The prefectural government, however, has remained adamant that the cancer cases were not directly linked to the nuclear accident and ensuing radiation.
Read: Nuclear Radiation At Fukushima Caused Thyroid Cancer In 4-Year-Old
“It’s hard to think there is any relationship [with radiation],” Hokuto Hoshi, a medical doctor who leads a Fukushima committee that screens adolescents for thyroid cancer, told reports in 2016.
The seven new diagnoses came from a round of checkups that began in May, conducted by the prefectural government. It was the government’s third set of checkups since the 2011 meltdown. While officials maintained the cases are unrelated to the nuclear disaster, some residents and experts fought back against that conclusion.

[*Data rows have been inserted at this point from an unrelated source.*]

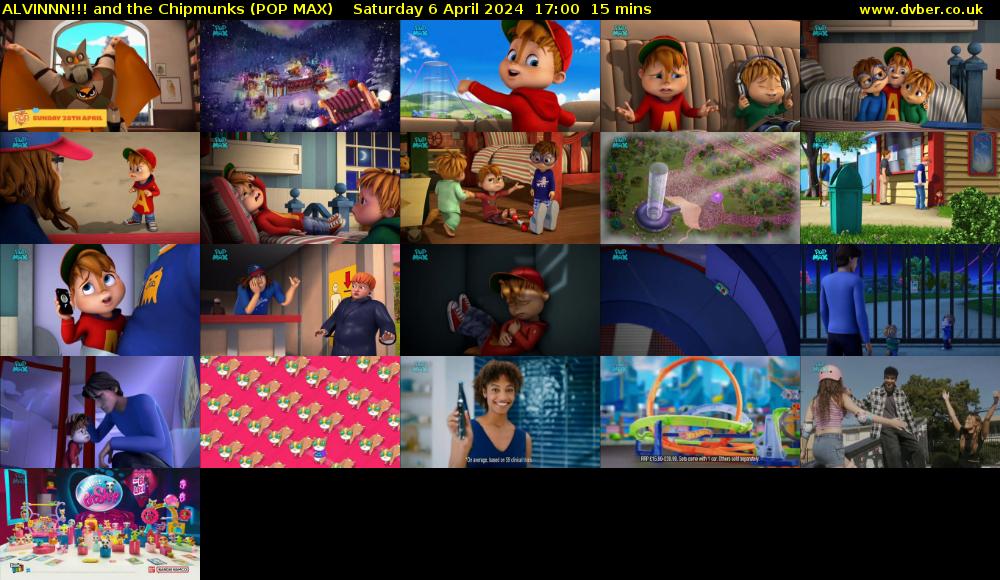 ALVINNN!!! and the Chipmunks (POP MAX) Saturday 6 April 2024 17:00 - 17:15
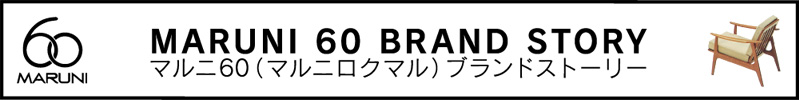 MARUNI 60 BRAND STORY（マルニ60（マルニロクマル）ブランドストーリー）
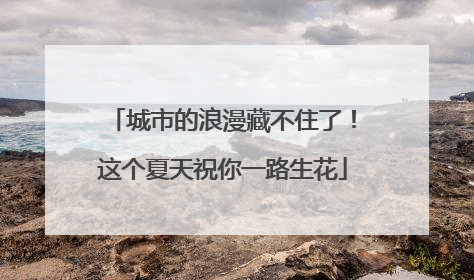 城市的浪漫藏不住了！这个夏天祝你一路生花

After the government-run Fukushima Medical University denied that any child under the age of five had developed thyroid cancer, the 3.11 Children’s Fund for Thyroid Cancer audited medical receipts to prove otherwise. The university repeatedly denied that it had treated anyone under the age of five there for cancer, but the fund found that a 4-year-old boy had an operation at the facility to remove his thyroid gland.

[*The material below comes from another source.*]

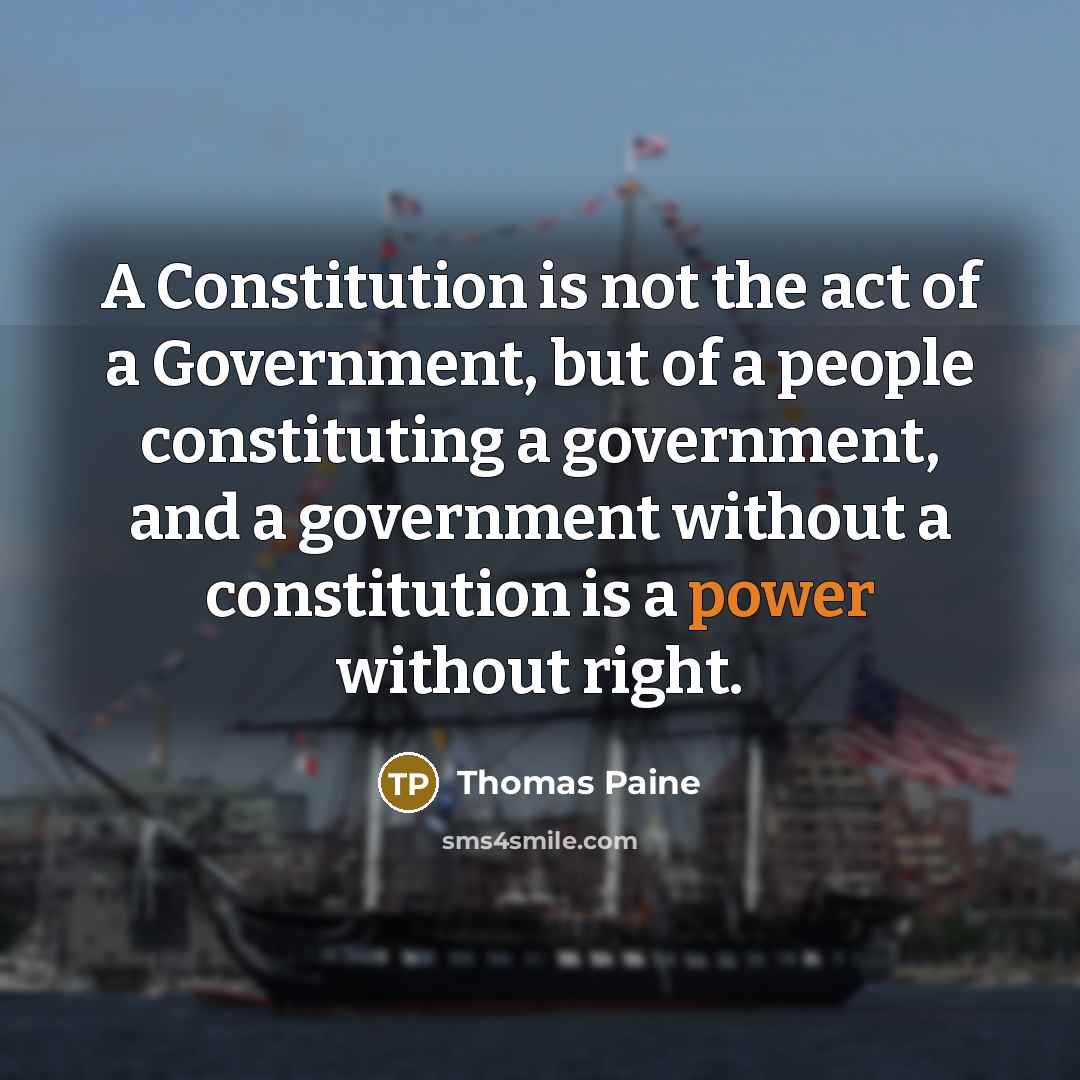 “A Constitution is not the act of a Government, but…” quote by Thomas Paine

And despite the government’s denials, thyroid cancer is known to be caused by radioactive iodine released during nuclear accidents like the one at the Fukushima Daiichi power plant. A report issued by the World Health Organization in the wake of the accident listed cancer as a possible result of the meltdown. In addition, a study published in 2015 in the scientific journal Epidemiology suggested that children who were exposed to radiation in Fukushima at the time of the meltdown were likely to develop thyroid cancer more frequently.
Six years after the accident, as more cancer cases have been revealed, the prefectural government is still rebuilding the area around the defunct power plant. The 2011 accident left a 310 square mile uninhabitable zone as 160,000 residents were evacuated from nearby regions. Officials began welcoming residents back to certain towns in April, though it’s unclear just how many chose to return. More than half of the residents of a certain nearby town said they would not return to their homes even after evacuation orders were lifted, according to a government survey in 2016.

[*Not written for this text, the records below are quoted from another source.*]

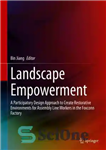 دانلود کتاب Landscape Empowerment: A Participatory Design Approach to Create Restorative Environments for Assembly Line Workers in the Foxconn Factory... 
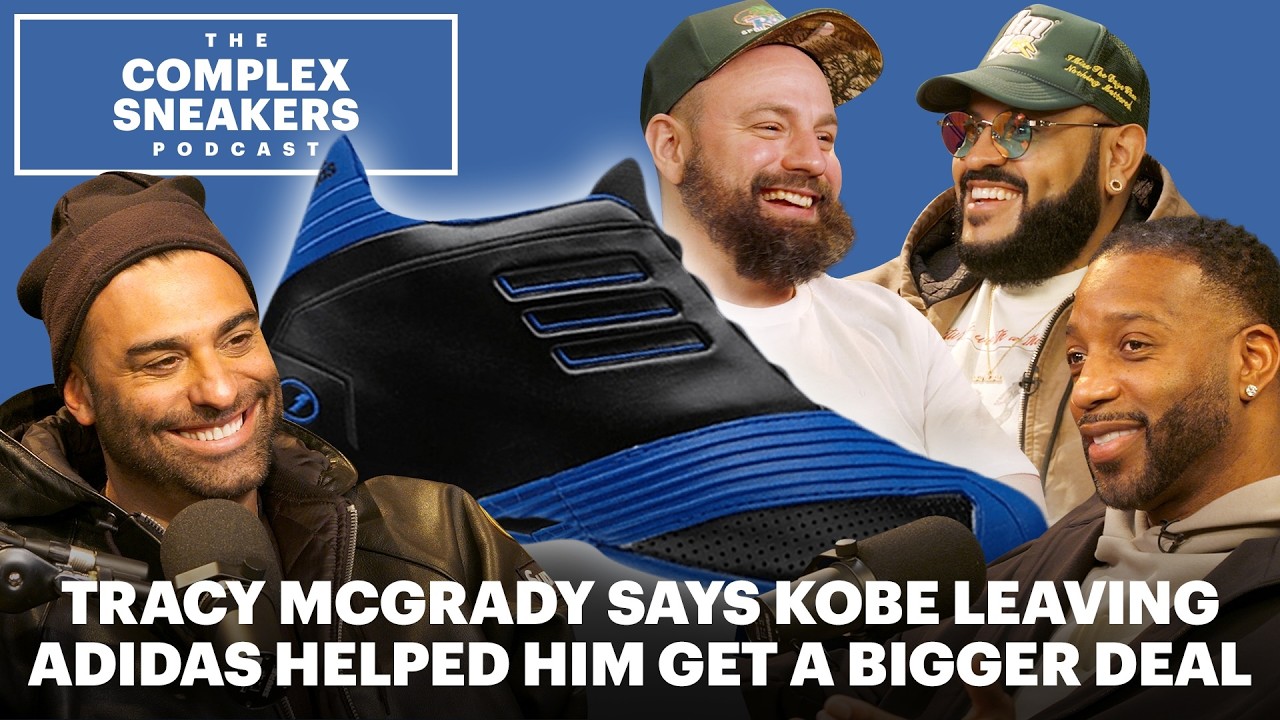 Tracy McGrady Says Kobe Leaving Adidas Helped Him Get a Bigger Deal | The Complex Sneakers Podcast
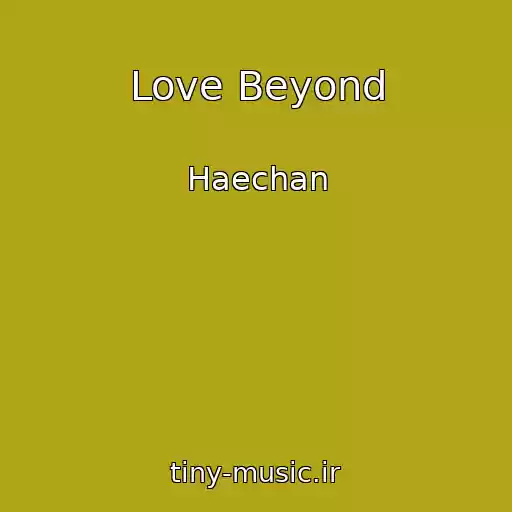 کاور آهنگ Love Beyond از Haechan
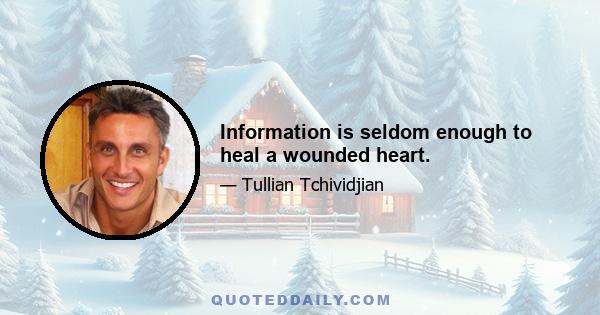 Information is seldom enough to heal a wounded heart.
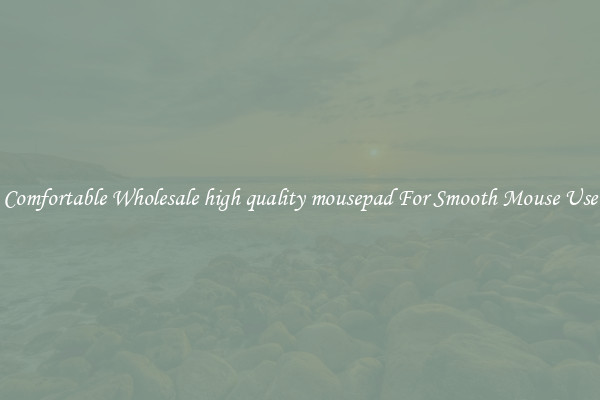 Comfortable Wholesale high quality mousepad For Smooth Mouse Use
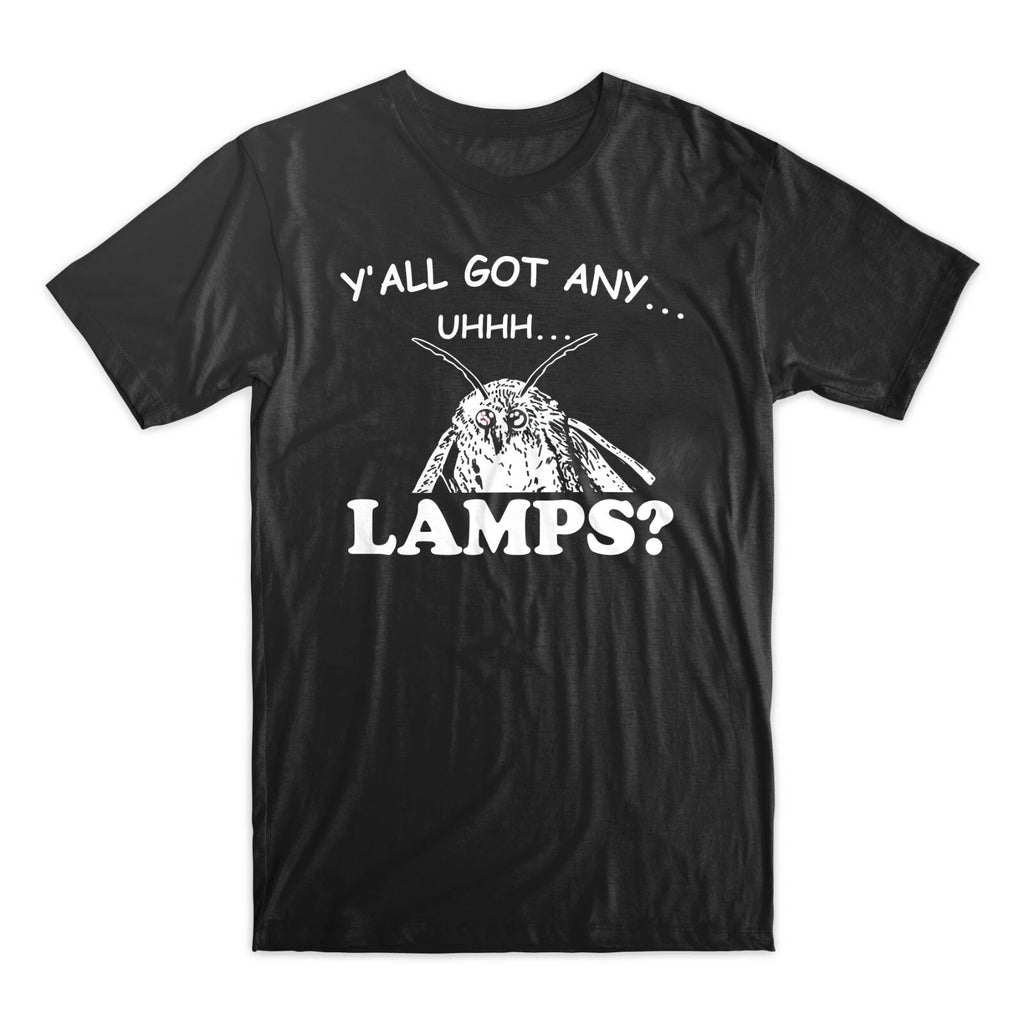Y'all Got Any UHHH.. Lamps Moth Insect Meme Funny Tee T-Shirts S-3XL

Read: Watch Drone Footage Of Fukushima’s Rebuilding Process
And radiation, in some places, is still a problem. Officials from Tokyo Electric Power Company (TEPCO), the company responsible for cleaning the plant, announced in February they were having difficulty locating nuclear fuel debris inside one of the reactors. The debris caused radiation inside the plant to skyrocket, spurring a number of problems with the cleanup process. In April, however, the company announced that cleanup workers at the plant were able to wear regular uniforms at about 95 percent of the site, instead of the heavy duty radiation suits they previously had to don.